Pitch 1: 5.4 - 4th class up the diagonal ramp system, which becomes low fifth class at it's top. Belay above a scrappy bush. An alternative is to go left about 30 feet below the bush up a 5.9+ crack, directly to the bolt anchor above. 50 meters
Pitch 2: 5.0 - Traverse over easy ledges to 2 tree ledge. I climbed it before the '94 fire, the trees may be burned out now. Pro is scarce, but available, watch for short cracks and flakes. 30 meters traverse leftward
Pitch 3: 5.9 - Now the real climbing begins. A tricky 5.8 move up cracks at the far left end of 2 tree ledge leads to the 5.9 diagonal crack: the crux. Get your hands in the crack, smear on nothing, and get through it. It's difficult to jam, and the lower half of the crack is downsloping. It's pretty fun. Continue about 3 meters higher to the belay. 40 meters
Pitch 4: 5.8 - Run-out chicken heads and slopers, with exposure, leads to a small pillar/pedestal.
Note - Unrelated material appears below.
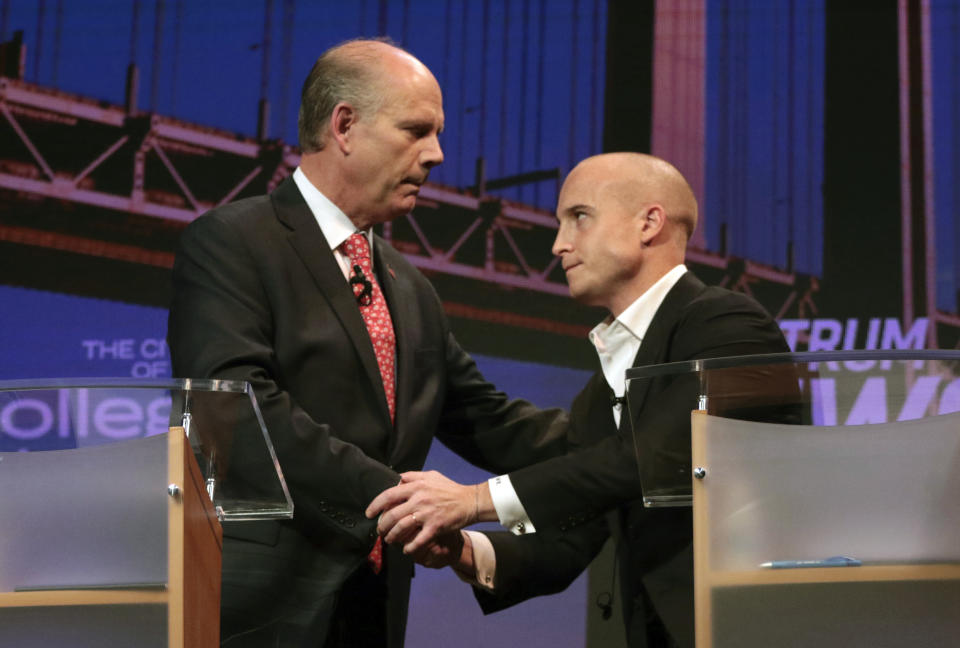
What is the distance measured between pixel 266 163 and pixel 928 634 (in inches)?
105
Climb the right side of this pedestal in a wide 5.8 crack and belay from the large ledge on the left side of the top of this pillar. You will have to descend a few feet to the anchor. 45 meters
Pitch 5: 5.8 - And now the beautiful part. Follow the perfect splitter hands to thin hands crack leads from the far left side of the belay ledge. This is the crack that dissects the Shield. It's tricky at the beginning, but gets easier the higher you climb. Stretch the rope to a comfy belay ledge. 60 meters
Pitch 6: 5.9 - Climb the 5.9 finger crack just above the ledge, which gets wider and easier after a few moves. The rest of the pitch is easy 5.8 and 5.7, but it's long. Stretch the rope as far as you can and belay where the crack ends, or as close to it as you can get. I stretched our 70 meter rope all the way on this lead and was able to get to the top. With a shorter rope, one may have to belay on the final slab before reaching the top. 70 meters
The next day (Sunday), we hiked 3000 feet up a steep boot path on the north side of Icicle Creek Road to an area called Value Village. This area was developed in 2007 and is an excellent cragging area with good solitude. It is well worth the 1.5 hour hike up. Unfortunately, on the first route, Jacob took a fall and dislocated his ankle. Unsure if his Spot Beacon was working, I quickly hiked down and guided the rescue team up to our location since they had trouble locating him. By the time I made it back up to him with the EMT's, it was getting late in the day. A rain storm was quickly closing in and the rescue helicopter wasn't able to cross the cascades from the west side.
I ended up leaving and took Jacob's car back to Monroe and left it there and drove mt car back to Renton. I needed to leave for Wyoming that next morning. Luckily, a helicopter was able to pick him off the mountain just before midnight that evening right as the rain started. Sometime later I will go back to Value Village to try and top rope Full Boar which is the most classic route in the area.